Select the mode you want this function to run from the drop-down menu. See the explanation below.
Range of entries to normalize: Select a column of entries you want to normalise and then click the "Grab selected range" button.
Click the "Normalize text entries" button.
To normalize text entries in the "Group II" functions, follow the steps below:
Head to Extensions > Flookup Data Wrangler > Preprocess data > NORMALIZE in your spreadsheet menu.
Select the mode you want this function to run from the drop-down menu. Scroll down to see the explanation below.
Range of entries to normalize: Select a column of text entries you would like to normalise and then click the "Grab selected range" button.
Range of entries to be removed: Select a cell that contains stop words or punctuation marks and then click the "Grab selected range" button.
Click an empty cell to indicate the column where you would like your results to be displayed. This cell should be in any sheet inside that same workbook.
Click the "Normalize text entries" button.
---
Threshold: This parameter is only active when removing unwanted words and you should adjust it at step #5 above. It defines the minimum level of similarity between words to be removed from each text entry in your dataset and the predefined list of unwanted words.
Key Points on NORMALIZE
When removing punctuation marks, Range of entries to be removed should take a cell with values that are not separated by any delimiter e.g. "?,.@/".
When removing unwanted words, Range of entries to be removed should take a cell will comma separated values e.g. "company, limited, Mr, Mrs".
NORMALIZE will normalize the leftmost column of that range if you select more than one column. To normalize text entries from any column in a range, you need to select a single column.
When NORMALIZE times out, the results that have been processed up to that point will be displayed.
FUZZYMATCH
Head to Extensions > Flookup Data Wrangler > Preprocess data > FUZZYMATCH in your spreadsheet menu.
Select the mode you want this function to run from the drop-down menu. Your choices are: Compare short text entries and Compare long text entries.
Primary range: Select range of one or more columns containing multiple cells and click the "Grab selected range" button.
Secondary range: Select a separate range of one or more columns and then click the "Grab selected range" button.
Left_column: Enter the index of the column of values in "Primary range" that you want to compare to values from "Secondary range".

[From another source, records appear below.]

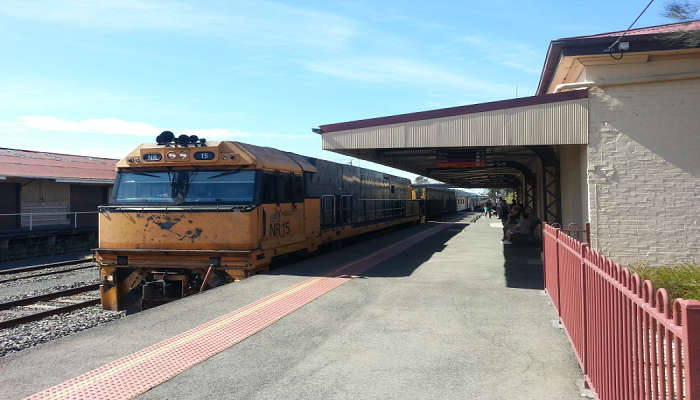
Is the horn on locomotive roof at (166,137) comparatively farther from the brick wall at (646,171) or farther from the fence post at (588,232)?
the fence post at (588,232)

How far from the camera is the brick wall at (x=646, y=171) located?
391 inches

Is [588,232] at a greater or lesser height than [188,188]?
lesser

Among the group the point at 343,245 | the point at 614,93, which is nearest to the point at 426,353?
the point at 614,93

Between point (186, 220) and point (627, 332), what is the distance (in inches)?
322

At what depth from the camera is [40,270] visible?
51.5 feet

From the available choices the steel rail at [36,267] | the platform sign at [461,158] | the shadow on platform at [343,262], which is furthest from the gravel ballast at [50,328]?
the platform sign at [461,158]

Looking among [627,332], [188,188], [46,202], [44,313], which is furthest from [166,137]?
[46,202]

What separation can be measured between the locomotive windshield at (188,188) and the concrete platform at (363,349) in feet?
5.95

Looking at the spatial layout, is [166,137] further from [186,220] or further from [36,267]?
[36,267]

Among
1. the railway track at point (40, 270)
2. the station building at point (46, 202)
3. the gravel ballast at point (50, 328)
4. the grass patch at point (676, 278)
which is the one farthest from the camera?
the station building at point (46, 202)

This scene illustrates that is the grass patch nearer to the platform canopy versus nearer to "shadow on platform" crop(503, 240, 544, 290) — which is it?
"shadow on platform" crop(503, 240, 544, 290)

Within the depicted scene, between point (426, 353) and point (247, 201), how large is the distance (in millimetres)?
5336

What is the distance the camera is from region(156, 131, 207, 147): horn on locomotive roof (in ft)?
33.4

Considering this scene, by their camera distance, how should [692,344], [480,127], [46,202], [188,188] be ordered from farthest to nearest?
[46,202], [480,127], [188,188], [692,344]
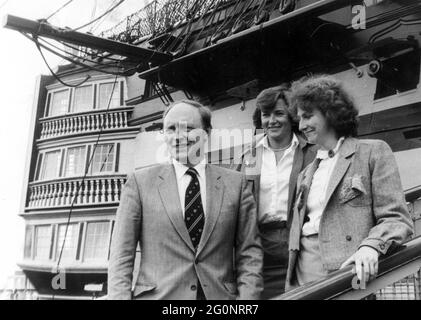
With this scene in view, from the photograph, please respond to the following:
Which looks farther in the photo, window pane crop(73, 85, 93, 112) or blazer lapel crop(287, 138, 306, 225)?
window pane crop(73, 85, 93, 112)

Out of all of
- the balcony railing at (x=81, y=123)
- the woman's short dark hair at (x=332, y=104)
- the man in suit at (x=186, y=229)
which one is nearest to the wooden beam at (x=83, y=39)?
the balcony railing at (x=81, y=123)

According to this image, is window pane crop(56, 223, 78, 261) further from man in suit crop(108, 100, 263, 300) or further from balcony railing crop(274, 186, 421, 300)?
balcony railing crop(274, 186, 421, 300)

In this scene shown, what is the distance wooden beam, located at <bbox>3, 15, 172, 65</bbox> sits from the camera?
174 inches

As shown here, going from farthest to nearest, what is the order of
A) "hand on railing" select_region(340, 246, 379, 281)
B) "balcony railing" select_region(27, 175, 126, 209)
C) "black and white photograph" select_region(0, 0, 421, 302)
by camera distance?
"balcony railing" select_region(27, 175, 126, 209) → "black and white photograph" select_region(0, 0, 421, 302) → "hand on railing" select_region(340, 246, 379, 281)

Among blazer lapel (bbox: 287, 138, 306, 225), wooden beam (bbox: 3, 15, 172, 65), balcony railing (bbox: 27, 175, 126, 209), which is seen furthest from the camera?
balcony railing (bbox: 27, 175, 126, 209)

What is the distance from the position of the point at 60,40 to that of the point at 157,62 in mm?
1068

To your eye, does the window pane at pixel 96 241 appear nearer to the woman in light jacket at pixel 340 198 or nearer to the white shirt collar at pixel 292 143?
the white shirt collar at pixel 292 143

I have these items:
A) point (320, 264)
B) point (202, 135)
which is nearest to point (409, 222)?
point (320, 264)

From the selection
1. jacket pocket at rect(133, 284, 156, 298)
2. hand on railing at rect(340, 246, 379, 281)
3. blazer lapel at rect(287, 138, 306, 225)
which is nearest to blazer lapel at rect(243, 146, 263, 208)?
blazer lapel at rect(287, 138, 306, 225)

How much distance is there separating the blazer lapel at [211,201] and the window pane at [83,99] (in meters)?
3.81

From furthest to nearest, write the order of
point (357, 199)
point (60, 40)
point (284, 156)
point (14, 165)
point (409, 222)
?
point (60, 40) → point (14, 165) → point (284, 156) → point (357, 199) → point (409, 222)

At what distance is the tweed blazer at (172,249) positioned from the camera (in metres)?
1.69

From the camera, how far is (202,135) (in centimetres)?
186

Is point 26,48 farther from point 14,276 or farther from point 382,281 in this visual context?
point 382,281
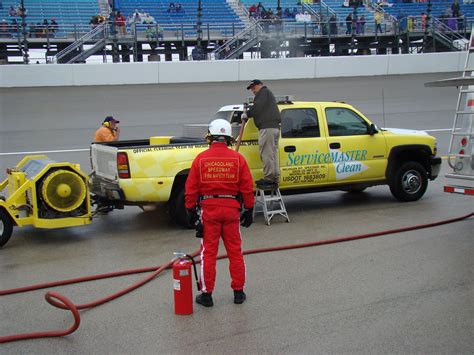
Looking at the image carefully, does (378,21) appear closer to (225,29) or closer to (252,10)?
(252,10)

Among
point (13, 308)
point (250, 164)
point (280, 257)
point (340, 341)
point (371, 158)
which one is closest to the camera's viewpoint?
point (340, 341)

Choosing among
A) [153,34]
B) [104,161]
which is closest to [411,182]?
[104,161]

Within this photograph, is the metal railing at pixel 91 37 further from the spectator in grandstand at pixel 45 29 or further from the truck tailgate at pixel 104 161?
the truck tailgate at pixel 104 161

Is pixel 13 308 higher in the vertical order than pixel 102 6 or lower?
lower

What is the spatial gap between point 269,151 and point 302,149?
75 cm

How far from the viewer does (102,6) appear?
33.7 m

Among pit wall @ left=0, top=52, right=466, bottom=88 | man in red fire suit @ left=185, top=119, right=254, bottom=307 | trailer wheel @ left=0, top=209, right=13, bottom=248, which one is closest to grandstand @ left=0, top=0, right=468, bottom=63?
pit wall @ left=0, top=52, right=466, bottom=88

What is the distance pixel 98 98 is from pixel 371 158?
1542 centimetres

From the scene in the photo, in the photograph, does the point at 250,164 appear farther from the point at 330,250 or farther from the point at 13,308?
the point at 13,308

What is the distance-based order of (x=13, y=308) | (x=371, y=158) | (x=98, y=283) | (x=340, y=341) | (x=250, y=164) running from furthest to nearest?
(x=371, y=158) < (x=250, y=164) < (x=98, y=283) < (x=13, y=308) < (x=340, y=341)

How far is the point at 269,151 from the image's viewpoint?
8531 millimetres

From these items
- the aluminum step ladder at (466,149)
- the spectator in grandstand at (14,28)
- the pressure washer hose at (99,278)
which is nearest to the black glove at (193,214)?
the pressure washer hose at (99,278)

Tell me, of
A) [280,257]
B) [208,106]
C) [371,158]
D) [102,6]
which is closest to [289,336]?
[280,257]

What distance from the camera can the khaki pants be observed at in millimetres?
8500
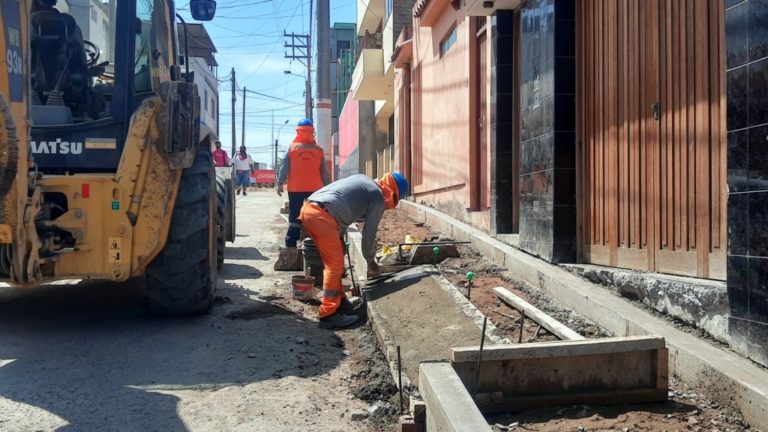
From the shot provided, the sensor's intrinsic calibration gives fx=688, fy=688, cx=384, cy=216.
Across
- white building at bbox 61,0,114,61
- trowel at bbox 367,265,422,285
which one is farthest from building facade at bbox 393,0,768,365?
white building at bbox 61,0,114,61

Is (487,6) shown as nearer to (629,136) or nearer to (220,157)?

Right_column: Enter the index of the column of values in "Secondary range" that you want to compare to values from "Primary range".

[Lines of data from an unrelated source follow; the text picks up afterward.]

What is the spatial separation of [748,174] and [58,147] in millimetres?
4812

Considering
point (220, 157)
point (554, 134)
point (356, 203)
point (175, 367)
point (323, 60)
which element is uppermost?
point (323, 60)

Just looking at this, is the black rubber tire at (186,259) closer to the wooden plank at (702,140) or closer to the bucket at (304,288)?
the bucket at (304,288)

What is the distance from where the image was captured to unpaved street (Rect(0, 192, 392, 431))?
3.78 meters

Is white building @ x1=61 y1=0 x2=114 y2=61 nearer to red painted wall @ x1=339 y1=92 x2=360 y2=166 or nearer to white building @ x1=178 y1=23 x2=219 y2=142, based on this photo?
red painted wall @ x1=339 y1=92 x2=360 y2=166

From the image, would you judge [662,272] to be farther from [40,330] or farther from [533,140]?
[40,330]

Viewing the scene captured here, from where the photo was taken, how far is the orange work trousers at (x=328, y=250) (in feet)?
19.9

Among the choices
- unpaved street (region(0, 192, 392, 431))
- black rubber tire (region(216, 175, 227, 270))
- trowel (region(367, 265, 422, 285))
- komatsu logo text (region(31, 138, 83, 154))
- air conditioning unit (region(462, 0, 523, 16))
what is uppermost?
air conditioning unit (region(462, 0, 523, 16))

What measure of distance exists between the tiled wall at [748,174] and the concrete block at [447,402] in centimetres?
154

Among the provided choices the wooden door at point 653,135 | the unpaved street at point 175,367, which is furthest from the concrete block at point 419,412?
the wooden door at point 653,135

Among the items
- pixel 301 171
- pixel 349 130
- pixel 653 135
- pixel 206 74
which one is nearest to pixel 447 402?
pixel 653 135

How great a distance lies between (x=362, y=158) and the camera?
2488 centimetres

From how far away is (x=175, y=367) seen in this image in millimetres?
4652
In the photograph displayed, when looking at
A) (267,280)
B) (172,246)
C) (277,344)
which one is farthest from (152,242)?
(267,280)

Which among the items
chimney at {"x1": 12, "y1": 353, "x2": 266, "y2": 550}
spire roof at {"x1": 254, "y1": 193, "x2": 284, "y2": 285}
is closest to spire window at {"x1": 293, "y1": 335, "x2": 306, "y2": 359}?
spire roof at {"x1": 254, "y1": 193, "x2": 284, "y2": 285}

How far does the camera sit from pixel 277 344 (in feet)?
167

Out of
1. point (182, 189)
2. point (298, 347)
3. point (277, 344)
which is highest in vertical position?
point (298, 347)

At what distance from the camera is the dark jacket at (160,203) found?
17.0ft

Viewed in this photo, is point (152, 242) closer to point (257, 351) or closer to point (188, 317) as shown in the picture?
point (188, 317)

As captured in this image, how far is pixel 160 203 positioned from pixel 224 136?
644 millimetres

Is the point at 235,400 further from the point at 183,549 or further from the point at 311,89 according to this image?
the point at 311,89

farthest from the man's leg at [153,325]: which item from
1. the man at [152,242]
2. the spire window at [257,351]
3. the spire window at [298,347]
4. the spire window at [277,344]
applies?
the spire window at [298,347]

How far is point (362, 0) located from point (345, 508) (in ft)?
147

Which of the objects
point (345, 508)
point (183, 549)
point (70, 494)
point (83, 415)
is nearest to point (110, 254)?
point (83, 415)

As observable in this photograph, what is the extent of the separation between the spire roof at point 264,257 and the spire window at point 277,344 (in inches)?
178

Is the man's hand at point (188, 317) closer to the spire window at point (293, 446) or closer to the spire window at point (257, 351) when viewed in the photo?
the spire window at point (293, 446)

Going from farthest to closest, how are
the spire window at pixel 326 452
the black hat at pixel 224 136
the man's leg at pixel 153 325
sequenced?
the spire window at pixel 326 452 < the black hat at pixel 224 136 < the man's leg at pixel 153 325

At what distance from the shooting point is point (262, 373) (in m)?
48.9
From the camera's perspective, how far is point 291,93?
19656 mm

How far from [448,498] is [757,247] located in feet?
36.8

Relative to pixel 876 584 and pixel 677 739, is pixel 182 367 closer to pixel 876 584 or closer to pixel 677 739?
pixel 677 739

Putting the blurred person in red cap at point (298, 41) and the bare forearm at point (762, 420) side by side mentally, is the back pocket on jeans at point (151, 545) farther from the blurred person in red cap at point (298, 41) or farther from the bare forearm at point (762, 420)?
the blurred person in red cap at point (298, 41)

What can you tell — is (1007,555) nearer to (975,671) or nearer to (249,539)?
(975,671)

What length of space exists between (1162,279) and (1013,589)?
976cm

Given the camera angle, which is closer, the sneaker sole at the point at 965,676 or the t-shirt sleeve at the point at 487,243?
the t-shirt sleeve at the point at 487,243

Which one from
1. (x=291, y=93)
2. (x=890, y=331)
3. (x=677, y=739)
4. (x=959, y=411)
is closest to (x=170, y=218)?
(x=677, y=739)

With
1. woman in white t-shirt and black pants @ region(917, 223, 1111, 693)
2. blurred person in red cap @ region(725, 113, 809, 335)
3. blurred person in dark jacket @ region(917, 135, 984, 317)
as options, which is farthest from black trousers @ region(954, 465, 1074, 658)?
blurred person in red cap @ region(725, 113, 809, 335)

Click an empty cell to mark the column where you would like your results to be displayed, inside that workbook.
Click the "Calculate percentage similarities" button.
Key Points on FUZZYMATCH
FUZZYMATCH can compare one text entry to multiple rows e.g. A1 to A2:A50 or text entries that are on the same row e.g. A1 to B1, A2 to B2, etc. but "Primary range" must not be longer than "Secondary range".
Examples of short text entries are names and phrases. Long text entries are sentences, paragraphs, etc.
When FUZZYMATCH times out, the results that have been processed up to that point will be displayed.